(Collected data)
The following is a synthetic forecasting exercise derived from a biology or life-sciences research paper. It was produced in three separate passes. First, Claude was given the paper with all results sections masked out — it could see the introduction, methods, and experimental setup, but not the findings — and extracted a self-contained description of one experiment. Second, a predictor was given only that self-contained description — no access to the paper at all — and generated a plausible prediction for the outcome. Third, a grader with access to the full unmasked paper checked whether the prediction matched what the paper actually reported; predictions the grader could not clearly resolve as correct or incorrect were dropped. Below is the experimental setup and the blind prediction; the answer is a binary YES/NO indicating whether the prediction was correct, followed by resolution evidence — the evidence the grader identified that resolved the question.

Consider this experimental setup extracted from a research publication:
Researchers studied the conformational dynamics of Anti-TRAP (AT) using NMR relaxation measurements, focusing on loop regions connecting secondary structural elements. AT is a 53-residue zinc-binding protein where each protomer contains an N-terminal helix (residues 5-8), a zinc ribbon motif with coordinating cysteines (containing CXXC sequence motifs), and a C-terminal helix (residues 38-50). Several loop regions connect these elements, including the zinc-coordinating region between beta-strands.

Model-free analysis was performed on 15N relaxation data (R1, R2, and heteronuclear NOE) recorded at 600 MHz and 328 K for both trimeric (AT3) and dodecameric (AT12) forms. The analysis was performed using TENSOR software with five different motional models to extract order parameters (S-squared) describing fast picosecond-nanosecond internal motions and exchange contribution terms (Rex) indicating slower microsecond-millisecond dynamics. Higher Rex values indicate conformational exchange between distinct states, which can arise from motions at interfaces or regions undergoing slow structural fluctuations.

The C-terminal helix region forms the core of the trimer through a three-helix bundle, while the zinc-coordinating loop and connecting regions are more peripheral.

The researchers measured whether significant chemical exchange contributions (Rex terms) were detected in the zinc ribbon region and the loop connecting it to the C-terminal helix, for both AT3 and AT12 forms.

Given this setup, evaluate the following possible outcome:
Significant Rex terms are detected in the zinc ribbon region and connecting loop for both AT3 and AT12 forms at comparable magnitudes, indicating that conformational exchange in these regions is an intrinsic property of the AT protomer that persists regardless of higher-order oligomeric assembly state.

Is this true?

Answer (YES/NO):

• [ACTIVITY]: Only lines with the word "this" are needed. Copy them from the preceding records.

• [EXERCISE RESPONSE]:
Consider this experimental setup extracted from a research publication:
Given this setup, evaluate the following possible outcome:
Is this true?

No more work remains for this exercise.